Arnaud Rousseau, président de la FNSEA,
"Regarder la situation agricole française avec lucidité"
Les 31 mars, 1er et 2 avril, la FNSEA organise son 80e congrès. Son président, Arnaud Rousseau livre son regard sur les huit décennies et les enjeux de demain.
Quels sont les acquis syndicaux marquants de ces 80 années ?
Impossible de résumer 80 ans de syndicalisme agricole en quelques lignes mais j'ai à l'esprit une illustration frappante du poids de notre organisation. En 2021, juste après la sortie de la crise COVID qui a pointé les dangereuses dépendances de notre agriculture, un rapport du Haut Commissariat indiquait clairement le rôle du syndicalisme agricole et le travail de seulement deux générations d'agriculteurs pour installer l'agriculture française comme première puissance agricole européenne, puissance exportatrice de rang mondial et contributrice aux équilibres alimentaires internationaux. Cela veut clairement dire que la FNSEA, grâce à son réseau et sa structuration, a joué un rôle déterminant dans la modernisation des exploitations mais aussi sur les aspects économiques de revenus et de fiscalité, ainsi que sur les questions sociales pour la viabilité des exploitations et la vivabilité de nos métiers. En agissant de manière constructive et responsable, nous avons consolidé étape par étape notre rôle d'interlocuteur crédible auprès des Pouvoirs Publics. C'est un acquis capital pour affronter les défis des prochaines décennies, à un moment où l'agriculture française atteint un point de bascule important dans son développement.
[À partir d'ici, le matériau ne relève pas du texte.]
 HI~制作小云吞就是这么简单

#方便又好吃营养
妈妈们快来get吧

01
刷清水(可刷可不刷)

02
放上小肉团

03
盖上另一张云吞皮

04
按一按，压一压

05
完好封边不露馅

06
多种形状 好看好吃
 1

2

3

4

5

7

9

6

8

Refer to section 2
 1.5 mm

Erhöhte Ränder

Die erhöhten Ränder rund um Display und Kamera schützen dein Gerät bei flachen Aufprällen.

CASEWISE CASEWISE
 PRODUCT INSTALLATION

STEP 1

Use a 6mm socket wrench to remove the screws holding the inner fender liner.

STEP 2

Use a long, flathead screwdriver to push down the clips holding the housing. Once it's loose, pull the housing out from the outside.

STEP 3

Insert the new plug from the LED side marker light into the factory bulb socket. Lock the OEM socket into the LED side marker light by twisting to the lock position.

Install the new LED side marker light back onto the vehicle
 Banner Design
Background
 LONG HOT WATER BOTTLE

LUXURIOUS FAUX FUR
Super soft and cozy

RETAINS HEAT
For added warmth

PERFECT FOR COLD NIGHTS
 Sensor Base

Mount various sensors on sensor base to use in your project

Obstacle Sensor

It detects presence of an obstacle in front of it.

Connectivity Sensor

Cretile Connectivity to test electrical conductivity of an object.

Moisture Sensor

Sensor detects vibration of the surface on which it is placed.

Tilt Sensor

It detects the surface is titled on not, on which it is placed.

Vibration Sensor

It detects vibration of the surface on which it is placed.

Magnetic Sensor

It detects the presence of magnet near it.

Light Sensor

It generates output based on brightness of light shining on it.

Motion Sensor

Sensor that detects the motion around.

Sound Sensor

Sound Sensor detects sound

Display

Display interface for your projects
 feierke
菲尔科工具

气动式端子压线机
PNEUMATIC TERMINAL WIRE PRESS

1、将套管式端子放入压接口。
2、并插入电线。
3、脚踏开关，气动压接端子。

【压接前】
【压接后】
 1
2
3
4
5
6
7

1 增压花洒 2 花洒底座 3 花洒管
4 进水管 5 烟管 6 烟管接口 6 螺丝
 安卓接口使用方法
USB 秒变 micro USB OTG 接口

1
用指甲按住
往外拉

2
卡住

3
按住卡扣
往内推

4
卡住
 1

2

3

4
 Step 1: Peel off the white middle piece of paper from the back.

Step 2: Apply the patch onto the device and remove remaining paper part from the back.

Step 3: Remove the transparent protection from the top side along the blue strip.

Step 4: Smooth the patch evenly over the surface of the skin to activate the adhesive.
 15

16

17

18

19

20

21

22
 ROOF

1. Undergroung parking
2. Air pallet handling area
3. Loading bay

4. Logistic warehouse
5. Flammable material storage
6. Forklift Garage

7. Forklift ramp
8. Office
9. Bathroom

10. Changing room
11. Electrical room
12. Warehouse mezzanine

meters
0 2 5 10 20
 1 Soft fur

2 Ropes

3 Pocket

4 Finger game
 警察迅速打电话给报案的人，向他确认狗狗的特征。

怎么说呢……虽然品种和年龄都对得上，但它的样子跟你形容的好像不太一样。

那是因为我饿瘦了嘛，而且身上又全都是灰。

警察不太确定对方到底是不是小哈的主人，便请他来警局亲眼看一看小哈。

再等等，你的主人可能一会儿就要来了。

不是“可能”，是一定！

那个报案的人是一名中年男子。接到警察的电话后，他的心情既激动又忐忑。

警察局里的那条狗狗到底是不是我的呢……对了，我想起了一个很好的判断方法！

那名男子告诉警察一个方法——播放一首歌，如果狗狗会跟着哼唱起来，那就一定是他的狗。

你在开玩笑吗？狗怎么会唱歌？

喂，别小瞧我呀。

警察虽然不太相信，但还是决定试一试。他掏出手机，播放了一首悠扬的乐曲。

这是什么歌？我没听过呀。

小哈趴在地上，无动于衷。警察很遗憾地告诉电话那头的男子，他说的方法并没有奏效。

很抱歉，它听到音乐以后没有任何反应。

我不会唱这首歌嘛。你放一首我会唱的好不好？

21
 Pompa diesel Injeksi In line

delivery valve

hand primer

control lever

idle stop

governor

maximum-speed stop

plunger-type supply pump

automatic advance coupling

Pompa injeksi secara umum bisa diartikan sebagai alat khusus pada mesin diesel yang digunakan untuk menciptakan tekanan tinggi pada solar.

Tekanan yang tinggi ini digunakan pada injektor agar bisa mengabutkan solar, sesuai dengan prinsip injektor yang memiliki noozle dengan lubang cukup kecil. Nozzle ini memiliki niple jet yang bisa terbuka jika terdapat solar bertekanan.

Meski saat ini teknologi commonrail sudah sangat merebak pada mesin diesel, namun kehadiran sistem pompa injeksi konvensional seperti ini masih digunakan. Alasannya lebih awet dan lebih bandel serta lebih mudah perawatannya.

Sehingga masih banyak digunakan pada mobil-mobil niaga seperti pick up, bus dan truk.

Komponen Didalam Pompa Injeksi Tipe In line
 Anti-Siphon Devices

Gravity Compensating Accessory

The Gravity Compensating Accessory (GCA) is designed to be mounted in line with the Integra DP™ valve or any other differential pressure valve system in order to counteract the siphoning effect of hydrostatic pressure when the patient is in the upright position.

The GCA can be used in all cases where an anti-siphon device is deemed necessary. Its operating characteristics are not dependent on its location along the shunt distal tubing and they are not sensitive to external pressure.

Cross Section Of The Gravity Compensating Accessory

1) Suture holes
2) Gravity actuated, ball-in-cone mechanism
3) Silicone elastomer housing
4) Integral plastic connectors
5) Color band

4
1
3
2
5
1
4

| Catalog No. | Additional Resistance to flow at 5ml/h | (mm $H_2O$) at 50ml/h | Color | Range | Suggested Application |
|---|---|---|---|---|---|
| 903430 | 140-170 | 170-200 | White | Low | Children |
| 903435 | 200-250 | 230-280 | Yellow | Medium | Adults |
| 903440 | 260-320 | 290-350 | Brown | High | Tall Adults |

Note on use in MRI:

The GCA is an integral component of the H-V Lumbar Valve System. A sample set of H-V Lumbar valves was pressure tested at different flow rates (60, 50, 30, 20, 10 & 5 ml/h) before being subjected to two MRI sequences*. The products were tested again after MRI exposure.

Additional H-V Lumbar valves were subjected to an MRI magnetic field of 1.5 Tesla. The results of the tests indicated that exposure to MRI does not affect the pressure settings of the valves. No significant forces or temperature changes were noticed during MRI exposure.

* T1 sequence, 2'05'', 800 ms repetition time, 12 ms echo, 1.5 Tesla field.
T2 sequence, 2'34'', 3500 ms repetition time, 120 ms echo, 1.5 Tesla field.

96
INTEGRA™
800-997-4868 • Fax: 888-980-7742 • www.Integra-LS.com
Organiser le 80e congrès dans un territoire marqué par le 80e anniversaire du Débarquement, quel sens pour vous ? `
Tenir le 80ème Congrès de la FNSEA à quelques encablures des plages du Débarquement, à un moment où nous vivons une reconfiguration majeure des équilibres géopolitiques mondiaux et au moment où les agriculteurs français et européens exigent un changement de logiciel politique pour retrouver leur capacité à produire est hautement symbolique. Certes c'est une coïncidence, mais, cette proximité nous oblige, d'une part, à regarder la situation agricole française avec lucidité. Entre recul de la production, augmentation de nos dépendances, baisse de nos marges, revenus qui demeurent insuffisants, stagnation de l'innovation… L'agriculture française vit un inquiétant déclin. Un déclin inacceptable qui nous oblige, d'autre part, à nous réunir, et à activer tous les maillons de notre réseau et de notre influence pour en stopper radicalement cette spirale dangereuse. C'est exactement cela que nous allons faire durant le Congrès de Caen : développer notre organisation, structurer notre réflexion pour toujours plus d'efficacité et préparer l'avenir, à commencer par l'échéance de l'élection présidentielle de 2027 avec notre Rapport d'Orientation.
Quels sont les enjeux et les défis pour les 10 prochaines années, comment voyez-vous l'évolution de l'agriculture sur le territoire français ?
Face aux impasses actuelles, qu'elles soient politiques, économiques ou parfois aussi idéologiques, et alors que nous sommes au seuil d'un renouvellement des générations de grande ampleur, l'ambition de la FNSEA est claire : nous voulons replacer l'acte de production au cœur du projet de la France et de l'Europe. Nous voulons construire une agriculture productive, durable, souveraine, fondée sur la liberté d'entreprendre, la juste rémunération, l'innovation, et la reconnaissance du travail des agricultrices et des agriculteurs. Ensemble / Collectivement, nous devons infléchir la tendance inquiétante du moment en affirmant que produire est un impératif stratégique, économique, climatique et démocratique.
La dimension européenne aura-t-elle son importance dans le quotidien des agriculteurs ?
Il est tout à fait clair qu'avant le rendez-vous avec l'élection présidentielle française, nous continuons à nous mobiliser pour faire changer le cap des décisions européennes qui sont actuellement sur la table. Du Mercosur au budget agricole européen, l'Union européenne ne nous montre que des signes de naïveté et semble refuser de voir que le monde change. Ma détermination est totale : il faut que les approches décroissantes cessent, et que l'acte de production revienne au cœur du projet politique européen.